India’s domestic market is already a source of leverage. Four retaliatory options exist beyond conventional tariffs:

  1. Defence procurement linkage — India is among the largest arms importers globally. Telling the US that India cannot buy arms from a country that imposes punitive tariffs turns foreign policy into trade leverage.

  2. Pharmaceutical patent pressure — US drug firms fear India will restrict fresh patents or liberally issue compulsory licenses. India can calibrate this pressure without formal announcements.

  3. SAMR-type regulatory authority — China’s State Administration for Market Regulation uses merger review as a geopolitical lever. India, as the only other market of comparable scale, can build a regulator that considers national strategic interests alongside market competition. The current CCI focuses narrowly on competition; a broader mandate would give India structural leverage over multinational deals.
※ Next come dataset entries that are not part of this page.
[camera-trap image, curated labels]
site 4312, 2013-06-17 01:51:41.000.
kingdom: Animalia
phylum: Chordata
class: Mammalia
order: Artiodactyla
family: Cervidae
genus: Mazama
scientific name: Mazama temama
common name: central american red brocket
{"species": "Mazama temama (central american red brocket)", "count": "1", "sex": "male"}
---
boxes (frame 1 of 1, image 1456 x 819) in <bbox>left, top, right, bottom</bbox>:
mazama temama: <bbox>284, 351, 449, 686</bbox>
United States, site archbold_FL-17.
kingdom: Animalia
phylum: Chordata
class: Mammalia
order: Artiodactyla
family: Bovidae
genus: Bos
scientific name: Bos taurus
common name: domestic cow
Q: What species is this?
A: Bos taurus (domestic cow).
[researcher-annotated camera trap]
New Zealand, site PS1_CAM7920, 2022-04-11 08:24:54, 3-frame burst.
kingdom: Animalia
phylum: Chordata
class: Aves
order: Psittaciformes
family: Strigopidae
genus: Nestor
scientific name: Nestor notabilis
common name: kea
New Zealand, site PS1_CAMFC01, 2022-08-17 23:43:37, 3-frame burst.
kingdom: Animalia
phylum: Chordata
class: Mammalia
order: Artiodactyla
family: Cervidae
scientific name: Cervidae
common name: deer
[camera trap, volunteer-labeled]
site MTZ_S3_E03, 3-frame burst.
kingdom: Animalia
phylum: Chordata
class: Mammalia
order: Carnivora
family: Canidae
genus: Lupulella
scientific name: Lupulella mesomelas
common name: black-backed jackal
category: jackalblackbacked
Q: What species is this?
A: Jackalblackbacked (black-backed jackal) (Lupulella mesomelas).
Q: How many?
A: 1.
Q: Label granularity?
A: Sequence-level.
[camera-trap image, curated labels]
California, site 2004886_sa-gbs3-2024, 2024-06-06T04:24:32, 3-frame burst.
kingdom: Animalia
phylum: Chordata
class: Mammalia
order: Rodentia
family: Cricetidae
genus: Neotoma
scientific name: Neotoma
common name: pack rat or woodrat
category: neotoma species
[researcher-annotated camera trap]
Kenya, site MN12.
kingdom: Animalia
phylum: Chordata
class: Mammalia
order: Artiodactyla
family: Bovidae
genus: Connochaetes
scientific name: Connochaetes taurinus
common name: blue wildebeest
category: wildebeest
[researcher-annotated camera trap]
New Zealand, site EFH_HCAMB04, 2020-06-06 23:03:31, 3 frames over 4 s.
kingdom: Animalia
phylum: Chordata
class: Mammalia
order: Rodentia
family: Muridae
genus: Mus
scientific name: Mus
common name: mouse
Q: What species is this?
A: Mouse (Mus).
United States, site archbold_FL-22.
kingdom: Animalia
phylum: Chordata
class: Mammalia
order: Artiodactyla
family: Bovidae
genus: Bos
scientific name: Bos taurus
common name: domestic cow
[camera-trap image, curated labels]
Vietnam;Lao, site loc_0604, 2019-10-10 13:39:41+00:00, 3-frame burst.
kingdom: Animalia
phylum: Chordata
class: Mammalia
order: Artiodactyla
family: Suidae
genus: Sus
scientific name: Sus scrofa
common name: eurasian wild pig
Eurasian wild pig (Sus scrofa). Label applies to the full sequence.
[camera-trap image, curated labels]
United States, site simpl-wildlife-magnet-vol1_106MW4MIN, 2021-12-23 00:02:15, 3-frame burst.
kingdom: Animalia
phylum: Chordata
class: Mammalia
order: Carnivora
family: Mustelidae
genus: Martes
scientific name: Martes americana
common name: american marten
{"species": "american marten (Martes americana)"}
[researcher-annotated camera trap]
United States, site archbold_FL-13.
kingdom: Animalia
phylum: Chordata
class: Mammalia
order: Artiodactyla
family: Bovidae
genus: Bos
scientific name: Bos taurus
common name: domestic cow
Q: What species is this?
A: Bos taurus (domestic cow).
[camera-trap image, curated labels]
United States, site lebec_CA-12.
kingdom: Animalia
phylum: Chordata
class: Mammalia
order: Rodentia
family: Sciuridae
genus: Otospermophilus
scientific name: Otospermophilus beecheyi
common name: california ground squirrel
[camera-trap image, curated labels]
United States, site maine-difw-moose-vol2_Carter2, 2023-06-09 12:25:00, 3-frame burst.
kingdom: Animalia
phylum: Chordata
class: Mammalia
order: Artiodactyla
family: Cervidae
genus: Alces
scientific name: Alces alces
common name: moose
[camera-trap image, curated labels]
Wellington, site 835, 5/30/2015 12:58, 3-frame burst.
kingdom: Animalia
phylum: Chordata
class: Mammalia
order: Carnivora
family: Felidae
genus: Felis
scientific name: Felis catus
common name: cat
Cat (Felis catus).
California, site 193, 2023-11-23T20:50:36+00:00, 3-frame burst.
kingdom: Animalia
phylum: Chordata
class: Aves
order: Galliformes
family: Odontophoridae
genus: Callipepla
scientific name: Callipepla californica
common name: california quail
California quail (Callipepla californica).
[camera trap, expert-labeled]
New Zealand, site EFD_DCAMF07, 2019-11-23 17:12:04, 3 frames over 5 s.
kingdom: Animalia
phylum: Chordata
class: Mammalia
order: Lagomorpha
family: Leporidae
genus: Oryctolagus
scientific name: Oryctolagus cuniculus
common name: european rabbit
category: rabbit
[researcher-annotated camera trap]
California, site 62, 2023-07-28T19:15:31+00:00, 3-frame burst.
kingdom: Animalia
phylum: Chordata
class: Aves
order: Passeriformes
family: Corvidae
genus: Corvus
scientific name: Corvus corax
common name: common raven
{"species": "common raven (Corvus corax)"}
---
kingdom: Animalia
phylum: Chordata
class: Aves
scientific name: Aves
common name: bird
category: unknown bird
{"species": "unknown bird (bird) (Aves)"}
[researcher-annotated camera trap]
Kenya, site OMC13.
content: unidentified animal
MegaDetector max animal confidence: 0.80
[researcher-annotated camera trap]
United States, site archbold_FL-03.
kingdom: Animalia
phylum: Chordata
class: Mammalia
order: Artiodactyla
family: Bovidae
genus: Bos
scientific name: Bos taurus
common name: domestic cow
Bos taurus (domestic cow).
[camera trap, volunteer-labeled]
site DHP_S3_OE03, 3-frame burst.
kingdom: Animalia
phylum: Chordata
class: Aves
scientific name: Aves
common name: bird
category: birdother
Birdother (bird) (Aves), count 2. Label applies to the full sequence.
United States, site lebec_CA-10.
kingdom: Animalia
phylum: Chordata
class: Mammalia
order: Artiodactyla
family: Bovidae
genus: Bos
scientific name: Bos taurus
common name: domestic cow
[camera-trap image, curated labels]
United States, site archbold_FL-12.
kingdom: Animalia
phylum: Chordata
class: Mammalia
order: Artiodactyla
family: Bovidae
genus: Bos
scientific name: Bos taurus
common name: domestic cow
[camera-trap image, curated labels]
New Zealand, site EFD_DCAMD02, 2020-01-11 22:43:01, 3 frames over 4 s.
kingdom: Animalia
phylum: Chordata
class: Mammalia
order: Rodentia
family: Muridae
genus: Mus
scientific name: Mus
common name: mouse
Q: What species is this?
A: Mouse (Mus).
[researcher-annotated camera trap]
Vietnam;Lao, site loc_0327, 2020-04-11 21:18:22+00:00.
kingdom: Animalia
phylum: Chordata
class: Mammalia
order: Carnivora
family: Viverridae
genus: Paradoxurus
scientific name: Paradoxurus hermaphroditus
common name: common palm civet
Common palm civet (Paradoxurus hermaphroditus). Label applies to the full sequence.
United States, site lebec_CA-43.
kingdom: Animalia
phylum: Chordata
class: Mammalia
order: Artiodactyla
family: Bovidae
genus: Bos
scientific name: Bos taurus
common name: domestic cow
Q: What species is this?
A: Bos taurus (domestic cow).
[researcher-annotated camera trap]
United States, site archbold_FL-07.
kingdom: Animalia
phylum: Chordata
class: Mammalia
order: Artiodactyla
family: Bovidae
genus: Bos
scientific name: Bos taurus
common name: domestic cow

  4. Market access calibration — using procurement preferences, data localisation, and standards-setting as graduated pressure tools.

Each option sets in motion effects that extend beyond the bilateral relationship, which is why calibration matters more than maximalism.

Applied

  • When designing India’s response to trade coercion from the US, EU, or China.
  • When arguing against the defeatist view that India must simply accept external pressure until it grows richer.
  • When building institutional infrastructure (a SAMR equivalent) before it is urgently needed.

When it falls short

Each option carries escalation risk. Arms procurement linkage damages interoperability built over decades. Pharma pressure can invite WTO challenges and damage India’s broader trade reputation. And a SAMR-type regulator requires sophisticated institutional capacity that India’s bureaucracy does not yet possess. The framework identifies cards; it does not guarantee they can be played cleanly.